>> begin Items

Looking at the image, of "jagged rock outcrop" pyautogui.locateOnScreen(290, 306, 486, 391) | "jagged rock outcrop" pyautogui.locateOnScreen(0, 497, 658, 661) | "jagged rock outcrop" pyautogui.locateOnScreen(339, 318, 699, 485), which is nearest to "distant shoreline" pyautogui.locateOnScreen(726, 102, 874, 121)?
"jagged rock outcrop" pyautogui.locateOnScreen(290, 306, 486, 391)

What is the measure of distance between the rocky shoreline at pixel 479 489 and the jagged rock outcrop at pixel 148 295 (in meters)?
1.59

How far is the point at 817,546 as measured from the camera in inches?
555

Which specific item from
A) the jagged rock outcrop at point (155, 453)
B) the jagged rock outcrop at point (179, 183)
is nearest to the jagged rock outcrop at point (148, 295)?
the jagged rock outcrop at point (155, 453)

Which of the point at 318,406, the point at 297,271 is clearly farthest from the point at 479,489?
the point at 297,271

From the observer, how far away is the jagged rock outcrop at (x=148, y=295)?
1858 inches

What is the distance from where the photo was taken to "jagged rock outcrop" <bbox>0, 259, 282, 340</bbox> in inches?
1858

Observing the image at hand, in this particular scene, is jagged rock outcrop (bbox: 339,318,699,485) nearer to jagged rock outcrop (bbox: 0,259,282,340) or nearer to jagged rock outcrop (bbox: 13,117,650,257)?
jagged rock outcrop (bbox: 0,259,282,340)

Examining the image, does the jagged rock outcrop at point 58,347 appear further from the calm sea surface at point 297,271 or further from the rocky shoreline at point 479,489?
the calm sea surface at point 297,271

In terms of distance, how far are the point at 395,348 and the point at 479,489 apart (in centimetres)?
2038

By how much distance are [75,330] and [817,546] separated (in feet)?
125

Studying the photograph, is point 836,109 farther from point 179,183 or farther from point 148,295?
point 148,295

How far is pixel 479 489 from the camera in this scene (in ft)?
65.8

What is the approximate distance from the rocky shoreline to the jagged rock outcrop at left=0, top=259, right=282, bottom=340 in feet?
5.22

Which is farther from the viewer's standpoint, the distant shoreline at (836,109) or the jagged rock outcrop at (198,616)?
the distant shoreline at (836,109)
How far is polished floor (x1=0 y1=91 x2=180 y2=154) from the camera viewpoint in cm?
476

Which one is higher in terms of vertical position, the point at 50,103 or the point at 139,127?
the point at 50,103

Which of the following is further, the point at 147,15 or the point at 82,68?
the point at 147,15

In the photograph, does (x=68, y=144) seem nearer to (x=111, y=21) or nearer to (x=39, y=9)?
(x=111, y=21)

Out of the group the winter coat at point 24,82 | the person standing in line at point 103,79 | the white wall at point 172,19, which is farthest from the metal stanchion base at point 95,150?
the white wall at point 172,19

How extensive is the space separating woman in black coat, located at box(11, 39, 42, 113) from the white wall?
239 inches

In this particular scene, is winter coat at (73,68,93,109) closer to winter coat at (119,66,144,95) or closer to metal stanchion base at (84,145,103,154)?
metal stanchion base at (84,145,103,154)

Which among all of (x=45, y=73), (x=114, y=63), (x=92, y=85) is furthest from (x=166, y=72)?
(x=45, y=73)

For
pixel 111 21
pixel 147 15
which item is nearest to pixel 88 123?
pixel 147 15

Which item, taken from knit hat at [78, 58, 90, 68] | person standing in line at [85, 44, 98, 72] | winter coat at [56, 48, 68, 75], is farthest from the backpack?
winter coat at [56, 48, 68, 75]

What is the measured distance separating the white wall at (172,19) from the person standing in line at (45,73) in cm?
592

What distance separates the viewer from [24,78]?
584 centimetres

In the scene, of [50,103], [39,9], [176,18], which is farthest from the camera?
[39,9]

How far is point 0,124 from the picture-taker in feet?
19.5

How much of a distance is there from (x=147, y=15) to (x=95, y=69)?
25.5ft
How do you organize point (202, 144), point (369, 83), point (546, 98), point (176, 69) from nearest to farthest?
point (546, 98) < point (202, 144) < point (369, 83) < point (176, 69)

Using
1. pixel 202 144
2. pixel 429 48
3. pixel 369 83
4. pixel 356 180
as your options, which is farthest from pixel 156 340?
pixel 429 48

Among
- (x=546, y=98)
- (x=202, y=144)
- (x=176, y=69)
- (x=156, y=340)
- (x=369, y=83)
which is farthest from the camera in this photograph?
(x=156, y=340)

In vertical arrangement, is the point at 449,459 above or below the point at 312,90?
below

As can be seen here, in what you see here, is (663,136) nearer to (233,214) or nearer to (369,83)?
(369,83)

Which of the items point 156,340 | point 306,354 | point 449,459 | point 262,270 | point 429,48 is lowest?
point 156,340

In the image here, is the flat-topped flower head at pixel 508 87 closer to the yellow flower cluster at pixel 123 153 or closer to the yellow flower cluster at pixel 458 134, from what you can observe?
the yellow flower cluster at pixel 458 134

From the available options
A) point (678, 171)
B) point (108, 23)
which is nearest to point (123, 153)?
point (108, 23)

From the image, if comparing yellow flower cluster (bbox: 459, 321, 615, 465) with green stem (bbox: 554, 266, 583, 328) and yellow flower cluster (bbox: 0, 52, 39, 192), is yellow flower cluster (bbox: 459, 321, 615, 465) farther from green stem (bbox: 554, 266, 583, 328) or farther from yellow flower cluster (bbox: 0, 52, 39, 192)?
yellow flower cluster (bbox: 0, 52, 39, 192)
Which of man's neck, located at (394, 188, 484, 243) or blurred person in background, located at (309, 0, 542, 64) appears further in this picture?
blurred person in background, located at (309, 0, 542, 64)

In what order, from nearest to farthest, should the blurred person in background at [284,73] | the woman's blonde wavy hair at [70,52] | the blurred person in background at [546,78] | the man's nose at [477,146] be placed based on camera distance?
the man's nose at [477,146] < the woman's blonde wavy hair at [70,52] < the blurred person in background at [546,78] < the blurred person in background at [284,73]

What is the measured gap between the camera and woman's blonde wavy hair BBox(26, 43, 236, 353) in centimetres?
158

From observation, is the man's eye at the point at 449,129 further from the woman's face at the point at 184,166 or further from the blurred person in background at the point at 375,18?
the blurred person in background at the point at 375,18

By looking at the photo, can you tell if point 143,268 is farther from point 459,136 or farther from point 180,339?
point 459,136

>> end Items

## Problem to solve:
Output all preceding records character for character.

## Answer to the task:
Looking at the image, of "jagged rock outcrop" pyautogui.locateOnScreen(290, 306, 486, 391) | "jagged rock outcrop" pyautogui.locateOnScreen(0, 497, 658, 661) | "jagged rock outcrop" pyautogui.locateOnScreen(339, 318, 699, 485), which is nearest to "distant shoreline" pyautogui.locateOnScreen(726, 102, 874, 121)?
"jagged rock outcrop" pyautogui.locateOnScreen(290, 306, 486, 391)

What is the measure of distance between the rocky shoreline at pixel 479 489 and the jagged rock outcrop at pixel 148 295 (in meters)?
1.59

How far is the point at 817,546 as measured from the camera in inches?
555

Which specific item from
A) the jagged rock outcrop at point (155, 453)
B) the jagged rock outcrop at point (179, 183)
is nearest to the jagged rock outcrop at point (148, 295)?
the jagged rock outcrop at point (155, 453)

Which of the point at 318,406, the point at 297,271 is clearly farthest from the point at 479,489?
the point at 297,271

From the observer, how far away is the jagged rock outcrop at (x=148, y=295)?
1858 inches

What is the distance from where the photo was taken to "jagged rock outcrop" <bbox>0, 259, 282, 340</bbox> in inches?
1858

Observing the image at hand, in this particular scene, is jagged rock outcrop (bbox: 339,318,699,485) nearer to jagged rock outcrop (bbox: 0,259,282,340) or nearer to jagged rock outcrop (bbox: 13,117,650,257)?
jagged rock outcrop (bbox: 0,259,282,340)

Examining the image, does the jagged rock outcrop at point 58,347 appear further from the calm sea surface at point 297,271 or further from the rocky shoreline at point 479,489?
the calm sea surface at point 297,271

In terms of distance, how far are the point at 395,348 and the point at 479,489 apart (in centimetres)?
2038

By how much distance are [75,330] and [817,546] separated (in feet)?
125

Studying the photograph, is point 836,109 farther from point 179,183 or farther from point 148,295?
point 148,295

How far is pixel 479 489 from the camera in this scene (in ft)?
65.8

What is the approximate distance from the rocky shoreline to the jagged rock outcrop at left=0, top=259, right=282, bottom=340 in feet?
5.22

Which is farther from the viewer's standpoint, the distant shoreline at (836,109) or the jagged rock outcrop at (198,616)?
the distant shoreline at (836,109)
How far is polished floor (x1=0 y1=91 x2=180 y2=154) from the camera viewpoint in cm?
476

Which one is higher in terms of vertical position, the point at 50,103 or the point at 139,127?
the point at 50,103

Which of the following is further, the point at 147,15 or the point at 82,68?
the point at 147,15

In the photograph, does (x=68, y=144) seem nearer to (x=111, y=21) or nearer to (x=39, y=9)?
(x=111, y=21)

Out of the group the winter coat at point 24,82 | the person standing in line at point 103,79 | the white wall at point 172,19, which is farthest from the metal stanchion base at point 95,150?
the white wall at point 172,19

How extensive is the space separating woman in black coat, located at box(11, 39, 42, 113) from the white wall?
239 inches

In this particular scene, is winter coat at (73,68,93,109) closer to winter coat at (119,66,144,95) or closer to metal stanchion base at (84,145,103,154)?
metal stanchion base at (84,145,103,154)

Which among all of (x=45, y=73), (x=114, y=63), (x=92, y=85) is furthest from (x=166, y=72)?
(x=45, y=73)

For
pixel 111 21
pixel 147 15
which item is nearest to pixel 88 123?
pixel 147 15

Which item, taken from knit hat at [78, 58, 90, 68] | person standing in line at [85, 44, 98, 72] | winter coat at [56, 48, 68, 75], is farthest from the backpack?
winter coat at [56, 48, 68, 75]

What is the measured distance separating the white wall at (172,19) from the person standing in line at (45,73) in cm?
592

What distance separates the viewer from [24,78]?
584 centimetres

In the scene, of [50,103], [39,9], [176,18], which is farthest from the camera?
[39,9]

How far is point 0,124 from the picture-taker in feet?
19.5

How much of a distance is there from (x=147, y=15) to (x=95, y=69)?
25.5ft
How do you organize point (202, 144), point (369, 83), point (546, 98), point (176, 69) from nearest to farthest?
point (546, 98) < point (202, 144) < point (369, 83) < point (176, 69)

Using
1. pixel 202 144
2. pixel 429 48
3. pixel 369 83
4. pixel 356 180
as your options, which is farthest from pixel 156 340?
pixel 429 48

Among
- (x=546, y=98)
- (x=202, y=144)
- (x=176, y=69)
- (x=156, y=340)
- (x=369, y=83)
which is farthest from the camera in this photograph?
(x=156, y=340)

In vertical arrangement, is the point at 449,459 above or below the point at 312,90?
below

As can be seen here, in what you see here, is (663,136) nearer to (233,214) or nearer to (369,83)?
(369,83)

Which of the items point 156,340 | point 306,354 | point 449,459 | point 262,270 | point 429,48 is lowest?
point 156,340

In the image here, is the flat-topped flower head at pixel 508 87 closer to the yellow flower cluster at pixel 123 153 or closer to the yellow flower cluster at pixel 458 134, from what you can observe?
the yellow flower cluster at pixel 458 134

From the available options
A) point (678, 171)
B) point (108, 23)
which is nearest to point (123, 153)?
point (108, 23)

From the image, if comparing yellow flower cluster (bbox: 459, 321, 615, 465) with green stem (bbox: 554, 266, 583, 328) and yellow flower cluster (bbox: 0, 52, 39, 192), is yellow flower cluster (bbox: 459, 321, 615, 465) farther from green stem (bbox: 554, 266, 583, 328) or farther from yellow flower cluster (bbox: 0, 52, 39, 192)?
yellow flower cluster (bbox: 0, 52, 39, 192)
Which of man's neck, located at (394, 188, 484, 243) or blurred person in background, located at (309, 0, 542, 64) appears further in this picture?
blurred person in background, located at (309, 0, 542, 64)

In what order, from nearest to farthest, should the blurred person in background at [284,73] | the woman's blonde wavy hair at [70,52] | the blurred person in background at [546,78] | the man's nose at [477,146] be placed based on camera distance?
the man's nose at [477,146] < the woman's blonde wavy hair at [70,52] < the blurred person in background at [546,78] < the blurred person in background at [284,73]

What is the measured gap between the camera and woman's blonde wavy hair BBox(26, 43, 236, 353) in centimetres?
158

From observation, is the man's eye at the point at 449,129 further from the woman's face at the point at 184,166 or further from the blurred person in background at the point at 375,18?
the blurred person in background at the point at 375,18

By looking at the photo, can you tell if point 143,268 is farther from point 459,136 or farther from point 180,339?
point 459,136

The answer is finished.